Labour legislation in Senegal recognises the right of any employer to hire expatriate staff. Even if there is no provision mentioning it, in practice, expatriate hiring is accepted where the expertise or the quality of the work would not be achieved through recruitment at local level.

Labor legislation makes a distinction between the terms and conditions of recruitment between an expatriate worker and a local worker.

Unlike the local worker, expatriate workers are people of nationality different from that of the host country, who have been moved by their future employers from their home countries to work for a limited time.

However, any foreigner working in Senegalese territory is not expatriated.

For example, foreign workers who come to Senegal of their own accord are not considered expatriates. Similarly, foreign-born workers recruited locally are not considered expatriates. These two types of workers are considered to be local employees. They are subject to the provisions of the labor legislation applicable to local workers.

Requirements for the validity of the expatriate employment contract:

  • The expatriate worker must obtain a work permit. However, it is important to note that this requirement does not apply for nationals of ECOWAS member countries because of the ratification by Senegal of the Treaty of LAGOS signed on 28 May 1975. The member countries of ECOWAS are:

Benin, Burkina Faso, Côte d’Ivoire, the Gambia, Ghana, Guinea, Guinea-Bissau, Liberia, Mali, Niger, Nigeria, Senegal, Sierra Leone, Togo and Cape Verde.

  •  The expatriate contract must be a fixed-term contract.

Therefore, an employment contract of indefinite duration is excluded from the field of expatriate work.

  •  Expatriate contracts must be submitted for the approval of the Director General of Labor and Social Security, prior to execution.

The Director shall, in particular, verify:

  •  the agreed working conditions;
  •  the identity of the worker, that the worker consented freely and the contract’s compliance with legal provisions;
  • the availability of the worker; and
  • the translation of the contract, if necessary, after both parties have read it.

The application for approval is the responsibility of the employer and if it is refused, the contract becomes void.

  •  The employer of an expatriate worker must provide decent housing or pay the worker a housing allowance.

Expatriate worker hiring process:

Two major stages are provided for by legislation:

  • Step A: Completing the administrative formalities and procedures for the approval of the contract and the work permit required by the Ministry of Labor;
  • Step B: Completing the legal formalities required by the Ministry of the Interior.

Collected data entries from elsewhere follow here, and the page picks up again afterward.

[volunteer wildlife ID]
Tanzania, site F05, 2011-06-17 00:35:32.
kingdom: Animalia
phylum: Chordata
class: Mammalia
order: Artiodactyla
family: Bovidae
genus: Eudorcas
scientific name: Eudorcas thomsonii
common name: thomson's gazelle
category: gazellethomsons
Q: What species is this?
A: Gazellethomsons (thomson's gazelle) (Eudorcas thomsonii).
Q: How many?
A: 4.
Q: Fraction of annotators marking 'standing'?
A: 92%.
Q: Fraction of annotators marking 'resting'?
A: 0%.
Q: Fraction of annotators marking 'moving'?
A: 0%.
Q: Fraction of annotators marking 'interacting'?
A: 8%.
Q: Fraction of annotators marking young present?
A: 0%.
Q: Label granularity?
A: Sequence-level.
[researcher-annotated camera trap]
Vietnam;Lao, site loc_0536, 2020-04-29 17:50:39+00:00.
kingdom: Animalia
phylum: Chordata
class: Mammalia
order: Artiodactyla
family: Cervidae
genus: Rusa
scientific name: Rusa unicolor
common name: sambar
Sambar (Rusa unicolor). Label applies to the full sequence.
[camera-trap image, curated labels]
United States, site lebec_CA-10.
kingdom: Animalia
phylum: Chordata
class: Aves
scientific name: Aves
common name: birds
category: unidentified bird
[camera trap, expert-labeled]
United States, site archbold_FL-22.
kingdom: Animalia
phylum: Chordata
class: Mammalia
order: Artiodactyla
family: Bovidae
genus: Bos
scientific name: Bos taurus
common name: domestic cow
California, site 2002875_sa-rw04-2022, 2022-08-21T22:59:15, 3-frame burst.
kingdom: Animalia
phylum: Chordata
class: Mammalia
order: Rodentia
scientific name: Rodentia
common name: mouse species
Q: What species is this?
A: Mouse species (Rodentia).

These two steps are described in table below:

Summary table of the required administrative formalities


Administrative formalities

Required documents


Step A: Administrative formalities for the approval of the employment contract


Transmission addressed by the employer to the Director General of Labor and of Social Security a visa application approval.


Four originals of the work contracts and Movement of the Worker Declaration forms, translated into French, if made in another language.

- Photocopy of the worker’s passport (of all the pages).

- Medical examination for professional aptitude.

- The worker’s criminal record (issued by the relevant embassy).


15 days in principle. However, if, after this period, the Directorate General of Labor and Social Security has not made known its decision, the approval is deemed to have been granted.


Step B: Legal formalities to obtain authorization to stay


The residence permit is issued to persons who come to Senegal with the intention to live there in a sustainable way (beyond 4 months).

To obtain this authorisation, the foreign worker must be present in Senegal and pay a deposit, the amount of which varies according to nationality.


- A handwritten application for authorisation of establishment addressed to the Minister of the Interior,

- A birth certificate, issued within the past 3 months;

- A criminal record from the worker’s country of origin issued within the past 3 months;

- A medical certificate issued by a doctor established in Senegal;

- Three passport photos;

- A certified photocopy of the passport, including the pages containing the photo, the date of validity of the passport and the stamp of arrival in the country;

- The employment contract referred to by the Directorate of Labor and Social Security;

- A tax stamp of 15,000 FCFA or 23 euros;

- The receipt of payment of the repatriation deposit.


When all the documents are in order, a deposit receipt, valid for 6 months renewable, is issued until the resident’s card is available.